■ Task statement: The answer must reproduce every record exactly, with all pictures omitted.

■ Scraped caption text data:

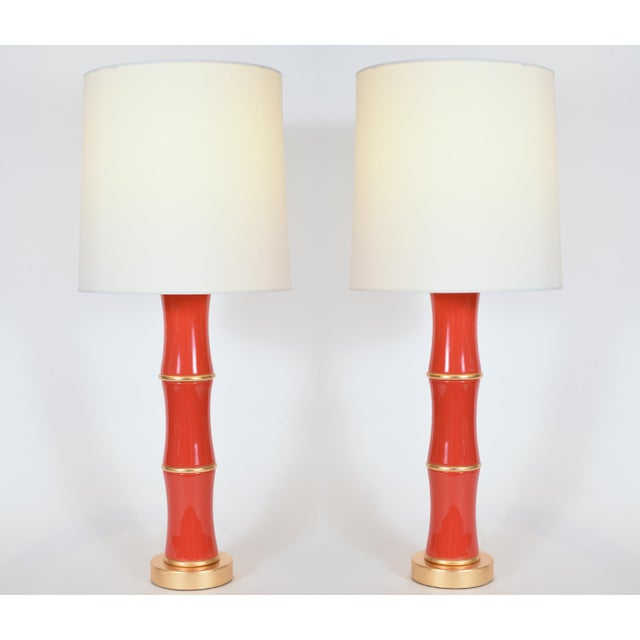 Mid-Century Modern Orange Porcelain Table Lamp With Gold Wood Base - a Pair For Sale - Image 3 of 10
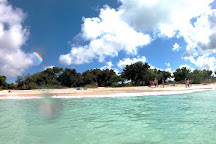 Runaway Beach, Antigua, Antigua and Barbuda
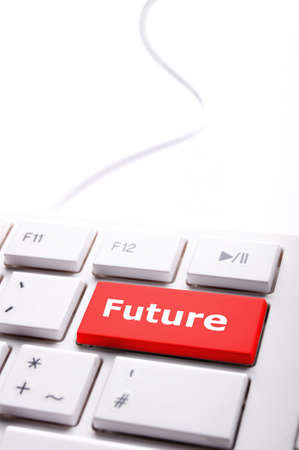 future key on keyboard showing time concept photo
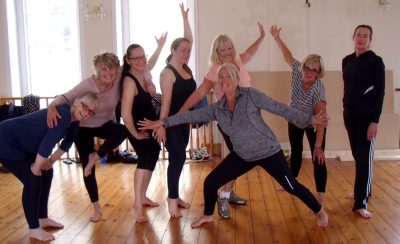 Movement Junkie: Dance Chillax at the New Theatre Royal Portsmouth
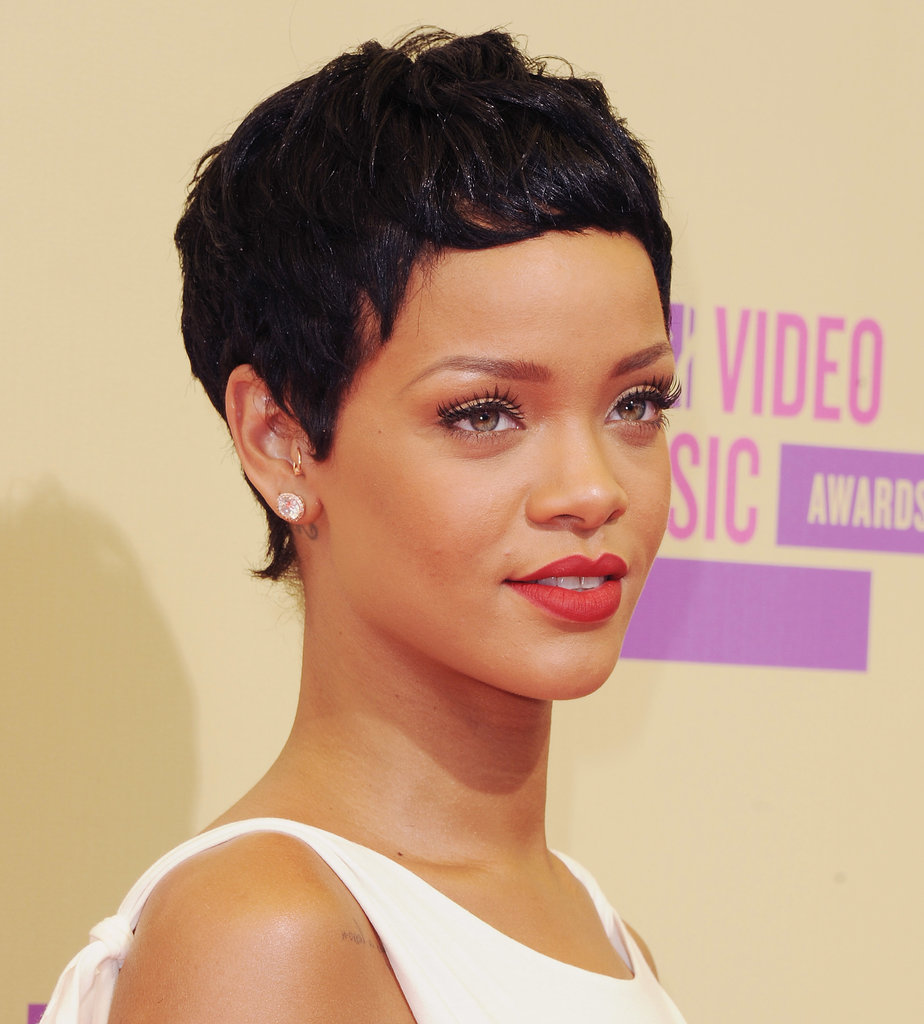 Rihanna had a Rosemary's Baby moment in 2012 when she hit the 2012 carpet with a short pixie cut —an unexpected (but welcome) hair update.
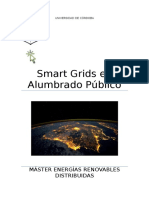 Smartgrid Alumbrado Publico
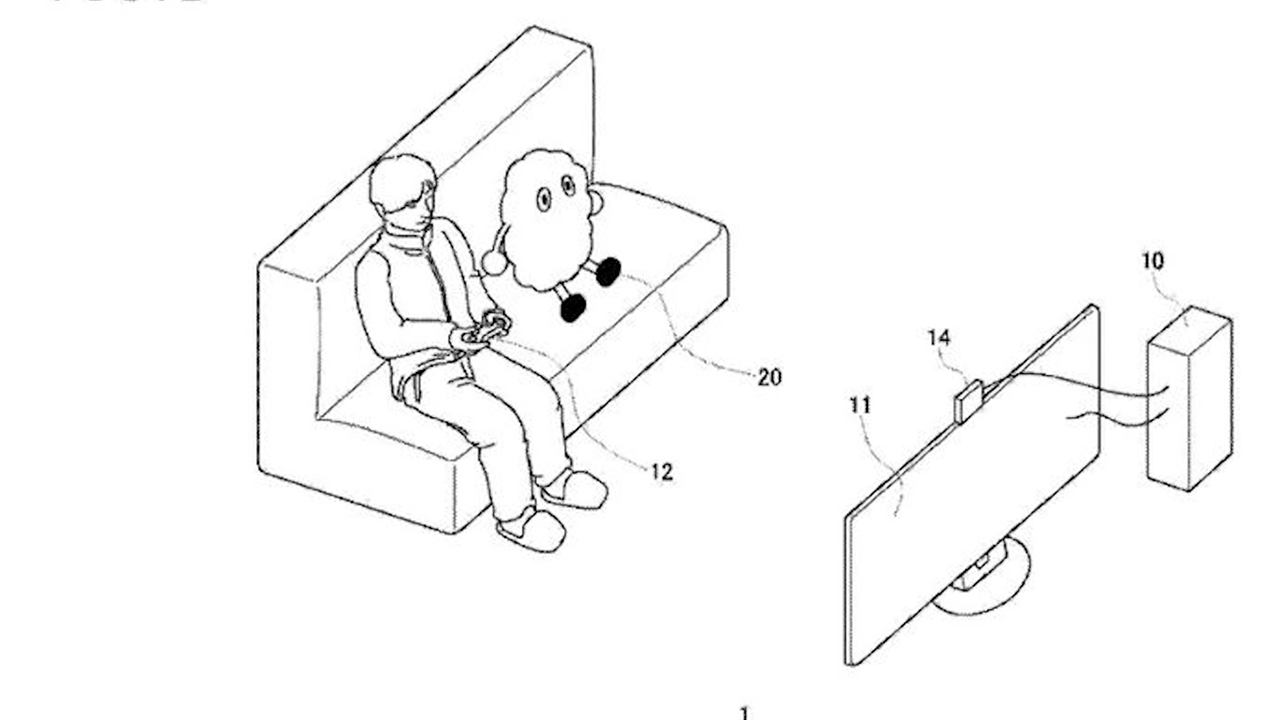 Sony's Latest Patent Details A Gaming Robot Companion That Can Tell How You're Feeling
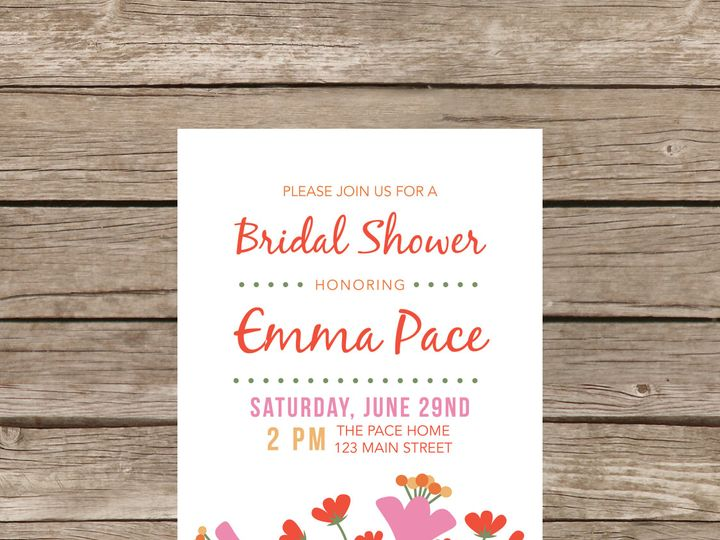 Tmx 1373583695725 Floralshower2 Tulsa wedding invitation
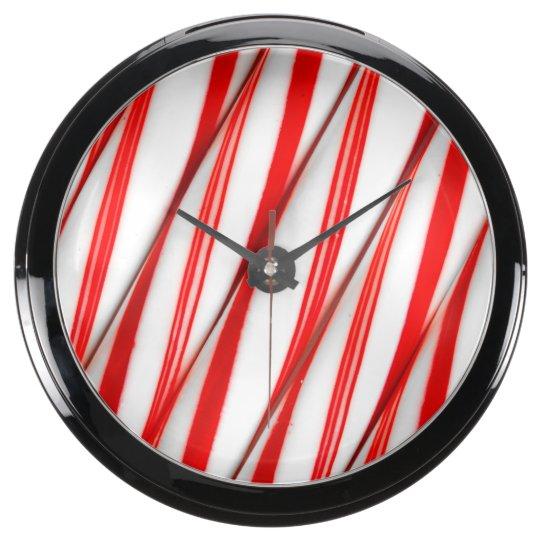 Funky Chrstmas Candy Canes Aqua Clock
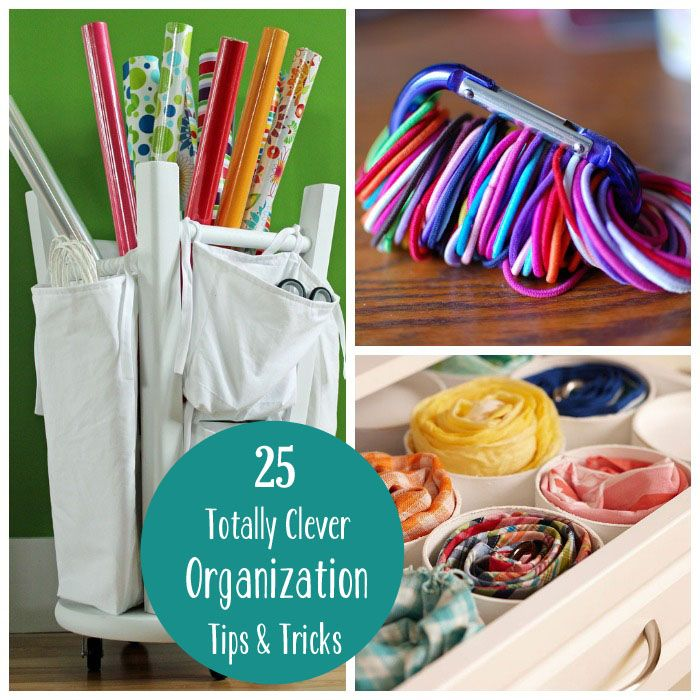 25 Totally Clever Organization Tips and Tricks for the New Year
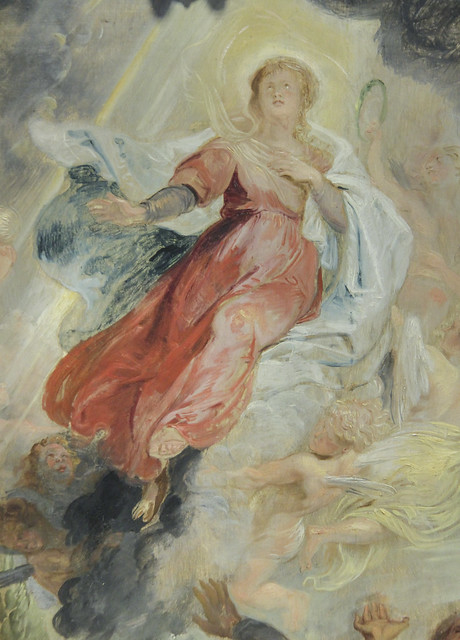 Detail - The Assumption of the Virgin, Peter Paul Rubens, c.1616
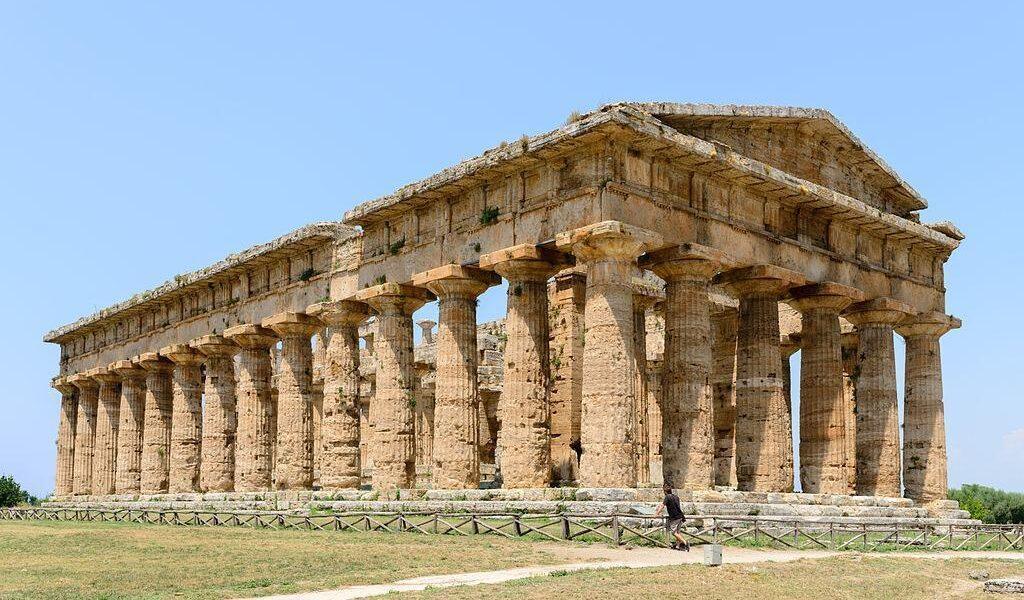 Temple grecești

■ Task solution:
 Mid-Century Modern Orange Porcelain Table Lamp With Gold Wood Base - a Pair For Sale - Image 3 of 10
 Runaway Beach, Antigua, Antigua and Barbuda
 future key on keyboard showing time concept photo
 Movement Junkie: Dance Chillax at the New Theatre Royal Portsmouth
 Rihanna had a Rosemary's Baby moment in 2012 when she hit the 2012 carpet with a short pixie cut —an unexpected (but welcome) hair update.
 Smartgrid Alumbrado Publico
 Sony's Latest Patent Details A Gaming Robot Companion That Can Tell How You're Feeling
 Tmx 1373583695725 Floralshower2 Tulsa wedding invitation
 Funky Chrstmas Candy Canes Aqua Clock
 25 Totally Clever Organization Tips and Tricks for the New Year
 Detail - The Assumption of the Virgin, Peter Paul Rubens, c.1616
 Temple grecești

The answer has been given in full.